I recognise the expertise of Dr. Mario Kratz. Although he chooses and would recommend a diet that’s higher in carbohydrates and plant foods, than I have discovered works for me at my time of life. Thirty years ago, I was eating the sort of diet he prefers. This is a very good explanation of a difficult topic.
More than 1 billion people worldwide suffer from either diabetes or prediabetes, both of which are disturbances in how the body regulates blood sugar levels. In this video, Dr. Mario Kratz, provides detailed information about how blood sugar levels are regulated in healthy people, what goes wrong in this process in type 1 and type 2 diabetes mellitus, and how diabetes is diagnosed.
We are discussing insulin resistance and its relationship to the function of the pancreatic beta-cell as well as insulin-independent regulation of blood sugar, including glucose effectiveness.
It makes little difference which one of us is recommending the better diet. The question is what you choose to eat. No matter how hard you try, in the long run, you can’t sustain any diet, that makes you hungry all the time. Calorie restrictive diets always fail for that reason. That can only work in the short term. The only “healthy diet” you can eat in the long term is the diet that you discover for yourself. In the process of self-discovery, you will make mistakes. You might even maintain that faulty diet for many years, thinking that your diet is healthy. I know that I did, 30 years ago, when I exercised madly to achieve fitness, but without also having the best health, which is a different thing.

* _DATA EXCERPTS_
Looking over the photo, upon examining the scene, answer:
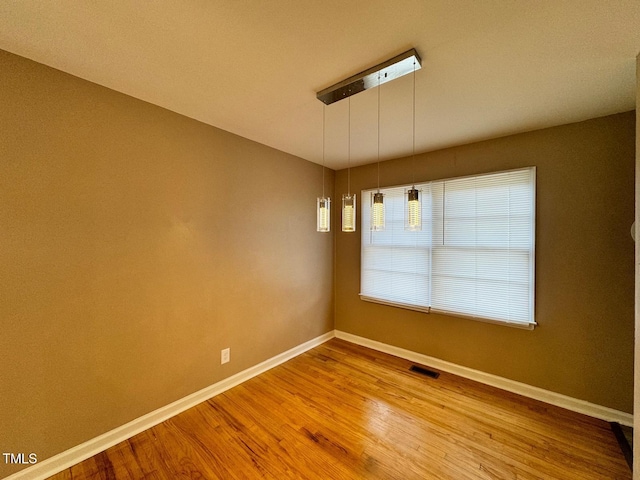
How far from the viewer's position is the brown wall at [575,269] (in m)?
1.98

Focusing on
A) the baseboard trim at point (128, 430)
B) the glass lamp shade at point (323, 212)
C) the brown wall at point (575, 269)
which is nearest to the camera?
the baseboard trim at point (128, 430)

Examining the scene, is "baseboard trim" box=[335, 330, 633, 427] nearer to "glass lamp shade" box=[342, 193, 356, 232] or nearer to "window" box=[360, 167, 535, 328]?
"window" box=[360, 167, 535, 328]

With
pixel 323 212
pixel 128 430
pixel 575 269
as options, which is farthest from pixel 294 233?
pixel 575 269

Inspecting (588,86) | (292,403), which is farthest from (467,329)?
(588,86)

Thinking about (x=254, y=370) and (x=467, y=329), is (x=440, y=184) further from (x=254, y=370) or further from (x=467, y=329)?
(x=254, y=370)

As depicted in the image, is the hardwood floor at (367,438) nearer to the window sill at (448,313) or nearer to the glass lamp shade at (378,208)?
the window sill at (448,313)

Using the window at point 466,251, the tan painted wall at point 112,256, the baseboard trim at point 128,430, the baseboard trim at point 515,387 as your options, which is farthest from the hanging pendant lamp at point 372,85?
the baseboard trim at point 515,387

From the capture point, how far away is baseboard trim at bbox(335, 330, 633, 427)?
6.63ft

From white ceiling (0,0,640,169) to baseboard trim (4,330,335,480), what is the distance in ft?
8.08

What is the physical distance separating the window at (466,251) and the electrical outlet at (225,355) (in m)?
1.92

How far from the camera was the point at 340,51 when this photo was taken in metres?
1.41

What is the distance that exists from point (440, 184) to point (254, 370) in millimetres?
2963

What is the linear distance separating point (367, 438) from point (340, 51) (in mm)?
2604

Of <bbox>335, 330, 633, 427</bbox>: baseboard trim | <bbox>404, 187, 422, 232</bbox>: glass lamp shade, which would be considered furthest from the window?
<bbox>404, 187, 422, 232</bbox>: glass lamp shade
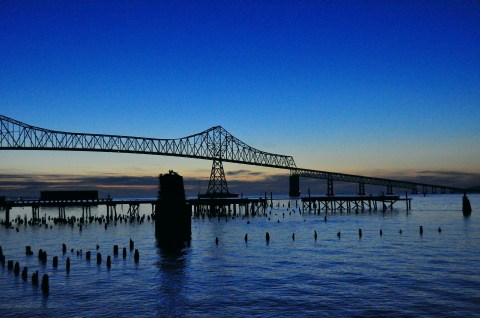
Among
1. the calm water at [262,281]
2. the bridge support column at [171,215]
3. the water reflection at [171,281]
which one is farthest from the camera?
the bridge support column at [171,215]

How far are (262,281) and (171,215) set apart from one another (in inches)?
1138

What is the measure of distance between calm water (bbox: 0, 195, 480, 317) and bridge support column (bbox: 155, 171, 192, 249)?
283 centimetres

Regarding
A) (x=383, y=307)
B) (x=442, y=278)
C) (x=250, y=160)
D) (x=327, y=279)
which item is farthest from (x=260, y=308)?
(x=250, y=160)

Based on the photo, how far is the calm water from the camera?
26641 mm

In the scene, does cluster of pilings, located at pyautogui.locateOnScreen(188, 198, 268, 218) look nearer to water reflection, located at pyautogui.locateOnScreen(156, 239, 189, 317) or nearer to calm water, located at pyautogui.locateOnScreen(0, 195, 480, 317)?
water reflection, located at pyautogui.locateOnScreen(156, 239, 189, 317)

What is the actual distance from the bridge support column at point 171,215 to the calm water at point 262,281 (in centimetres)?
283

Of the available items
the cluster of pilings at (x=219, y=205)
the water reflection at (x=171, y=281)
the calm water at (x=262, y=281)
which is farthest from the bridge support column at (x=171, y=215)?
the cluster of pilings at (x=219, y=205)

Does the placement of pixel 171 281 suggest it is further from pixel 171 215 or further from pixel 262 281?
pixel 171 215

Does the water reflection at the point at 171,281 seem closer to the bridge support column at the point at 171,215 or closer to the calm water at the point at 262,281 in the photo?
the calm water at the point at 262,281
==
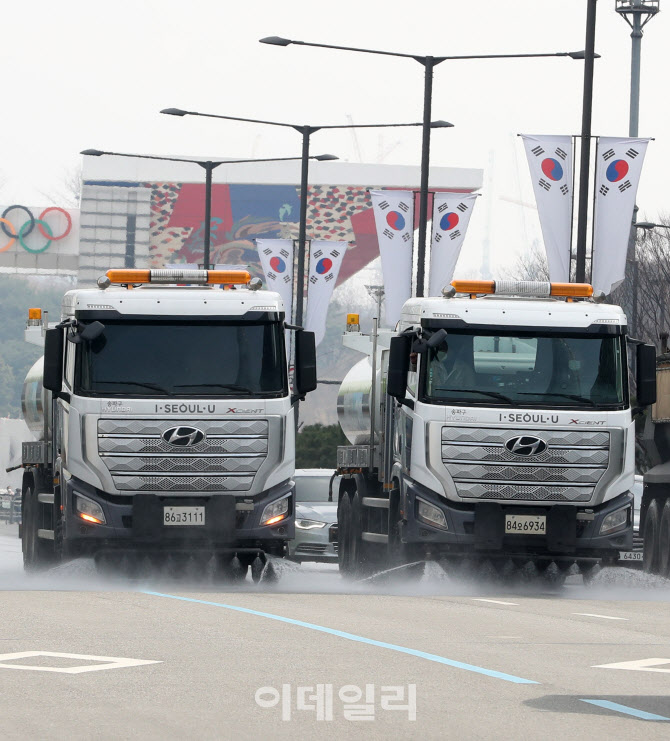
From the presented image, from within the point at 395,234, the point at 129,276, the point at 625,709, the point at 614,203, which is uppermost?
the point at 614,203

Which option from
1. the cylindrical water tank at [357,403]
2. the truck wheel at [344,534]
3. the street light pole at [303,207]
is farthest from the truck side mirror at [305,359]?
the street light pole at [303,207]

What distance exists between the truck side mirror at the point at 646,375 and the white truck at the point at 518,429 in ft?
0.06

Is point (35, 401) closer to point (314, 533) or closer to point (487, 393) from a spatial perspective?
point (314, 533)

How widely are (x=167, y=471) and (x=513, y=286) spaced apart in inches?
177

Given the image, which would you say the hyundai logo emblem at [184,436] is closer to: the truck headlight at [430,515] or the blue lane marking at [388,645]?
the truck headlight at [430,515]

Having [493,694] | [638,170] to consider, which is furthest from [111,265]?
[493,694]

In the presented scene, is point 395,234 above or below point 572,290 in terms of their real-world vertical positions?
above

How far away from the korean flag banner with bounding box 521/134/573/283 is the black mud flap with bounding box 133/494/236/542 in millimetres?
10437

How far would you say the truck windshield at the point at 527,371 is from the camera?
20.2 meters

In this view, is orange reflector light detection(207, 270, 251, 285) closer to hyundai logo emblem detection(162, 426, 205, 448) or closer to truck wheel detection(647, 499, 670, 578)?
--
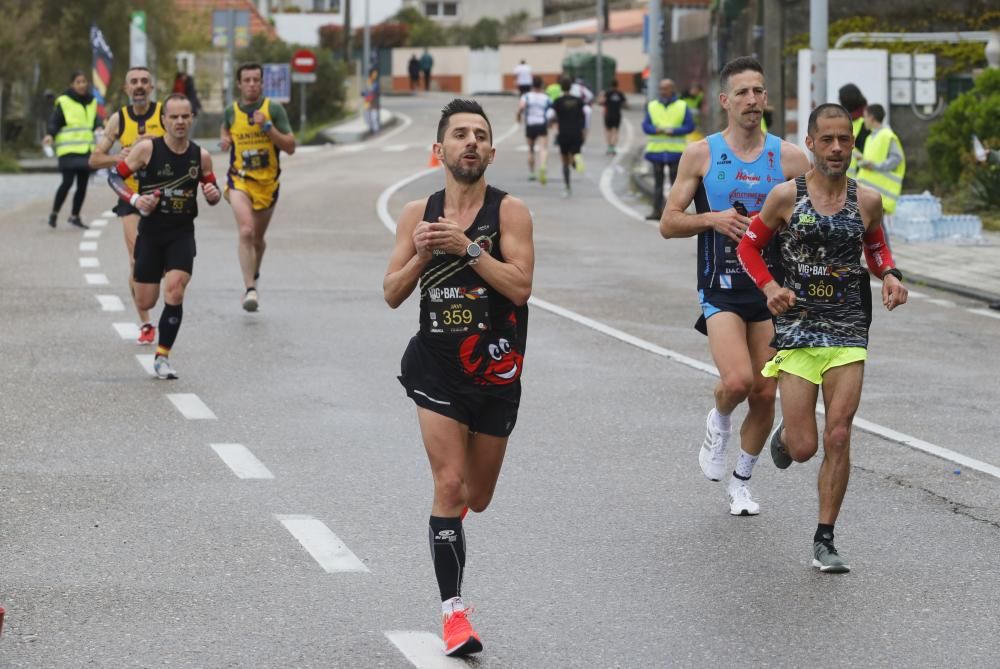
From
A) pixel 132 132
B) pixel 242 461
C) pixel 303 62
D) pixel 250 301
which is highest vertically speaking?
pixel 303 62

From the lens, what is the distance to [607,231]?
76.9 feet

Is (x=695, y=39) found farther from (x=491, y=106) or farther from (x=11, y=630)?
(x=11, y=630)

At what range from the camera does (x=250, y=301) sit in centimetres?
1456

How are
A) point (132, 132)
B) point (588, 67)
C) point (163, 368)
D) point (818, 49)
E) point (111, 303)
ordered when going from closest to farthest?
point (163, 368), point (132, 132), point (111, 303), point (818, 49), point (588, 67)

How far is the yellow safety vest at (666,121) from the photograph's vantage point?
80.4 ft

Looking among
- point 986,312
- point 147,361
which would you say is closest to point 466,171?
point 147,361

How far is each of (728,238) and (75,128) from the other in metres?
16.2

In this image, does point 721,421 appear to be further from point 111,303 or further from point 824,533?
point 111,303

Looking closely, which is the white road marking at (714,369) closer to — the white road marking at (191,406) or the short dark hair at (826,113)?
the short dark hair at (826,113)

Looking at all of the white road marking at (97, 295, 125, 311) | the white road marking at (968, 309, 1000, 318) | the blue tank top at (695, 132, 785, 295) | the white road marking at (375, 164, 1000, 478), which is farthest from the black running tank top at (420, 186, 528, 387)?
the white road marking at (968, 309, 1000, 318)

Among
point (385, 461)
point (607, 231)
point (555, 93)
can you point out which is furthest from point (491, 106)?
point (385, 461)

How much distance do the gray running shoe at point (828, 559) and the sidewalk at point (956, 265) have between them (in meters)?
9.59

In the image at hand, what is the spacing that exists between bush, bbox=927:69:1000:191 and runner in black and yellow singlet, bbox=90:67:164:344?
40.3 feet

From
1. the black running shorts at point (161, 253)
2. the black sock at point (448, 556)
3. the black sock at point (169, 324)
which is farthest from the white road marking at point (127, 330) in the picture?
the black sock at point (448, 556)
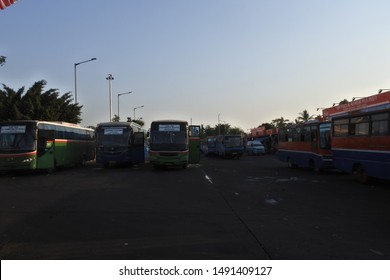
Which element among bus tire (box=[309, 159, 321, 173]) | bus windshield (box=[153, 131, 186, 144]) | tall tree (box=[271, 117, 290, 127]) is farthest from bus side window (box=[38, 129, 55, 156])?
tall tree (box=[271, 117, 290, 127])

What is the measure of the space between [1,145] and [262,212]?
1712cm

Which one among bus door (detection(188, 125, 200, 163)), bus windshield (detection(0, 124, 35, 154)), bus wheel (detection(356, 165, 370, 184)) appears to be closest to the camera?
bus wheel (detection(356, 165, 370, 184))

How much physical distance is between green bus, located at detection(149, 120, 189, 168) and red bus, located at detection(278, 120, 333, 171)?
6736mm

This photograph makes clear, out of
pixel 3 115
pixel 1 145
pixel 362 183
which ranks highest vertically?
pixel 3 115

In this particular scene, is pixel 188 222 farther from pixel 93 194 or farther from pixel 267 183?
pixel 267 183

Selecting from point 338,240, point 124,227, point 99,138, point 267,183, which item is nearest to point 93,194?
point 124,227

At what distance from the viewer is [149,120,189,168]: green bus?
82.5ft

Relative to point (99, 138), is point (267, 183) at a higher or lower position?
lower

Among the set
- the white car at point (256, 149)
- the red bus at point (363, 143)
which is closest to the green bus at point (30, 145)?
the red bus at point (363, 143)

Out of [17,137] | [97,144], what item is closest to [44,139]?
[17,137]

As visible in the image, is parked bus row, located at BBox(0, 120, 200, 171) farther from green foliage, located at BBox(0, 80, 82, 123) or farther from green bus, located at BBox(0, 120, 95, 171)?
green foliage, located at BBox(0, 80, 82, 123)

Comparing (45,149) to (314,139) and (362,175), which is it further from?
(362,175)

* _ACTIVITY A_
Answer these questions about the diabetes text, one per line:
(i) How many people worldwide suffer from either diabetes or prediabetes?
(ii) What does the discussion include as part of insulin-independent regulation of blood sugar?
(iii) Thirty years ago, whose preferred sort of diet was the writer eating?
* _ACTIVITY B_
Reproduce the diabetes text word for word, starting with "I recognise the" and going on through "diabetes is diagnosed.".
* _ACTIVITY C_
According to the diabetes text, why do calorie restrictive diets always fail? Answer in one to three sentences.

* _TASK ANSWER A_
(i) More than 1 billion people.
(ii) Glucose effectiveness.
(iii) Dr. Mario Kratz's.

* _TASK ANSWER B_
I recognise the expertise of Dr. Mario Kratz. Although he chooses and would recommend a diet that’s higher in carbohydrates and plant foods, than I have discovered works for me at my time of life. Thirty years ago, I was eating the sort of diet he prefers. This is a very good explanation of a difficult topic.
More than 1 billion people worldwide suffer from either diabetes or prediabetes, both of which are disturbances in how the body regulates blood sugar levels. In this video, Dr. Mario Kratz, provides detailed information about how blood sugar levels are regulated in healthy people, what goes wrong in this process in type 1 and type 2 diabetes mellitus, and how diabetes is diagnosed.

* _TASK ANSWER C_
They fail because no diet that makes you hungry all the time can be sustained in the long run, no matter how hard you try. Such a diet can only work in the short term.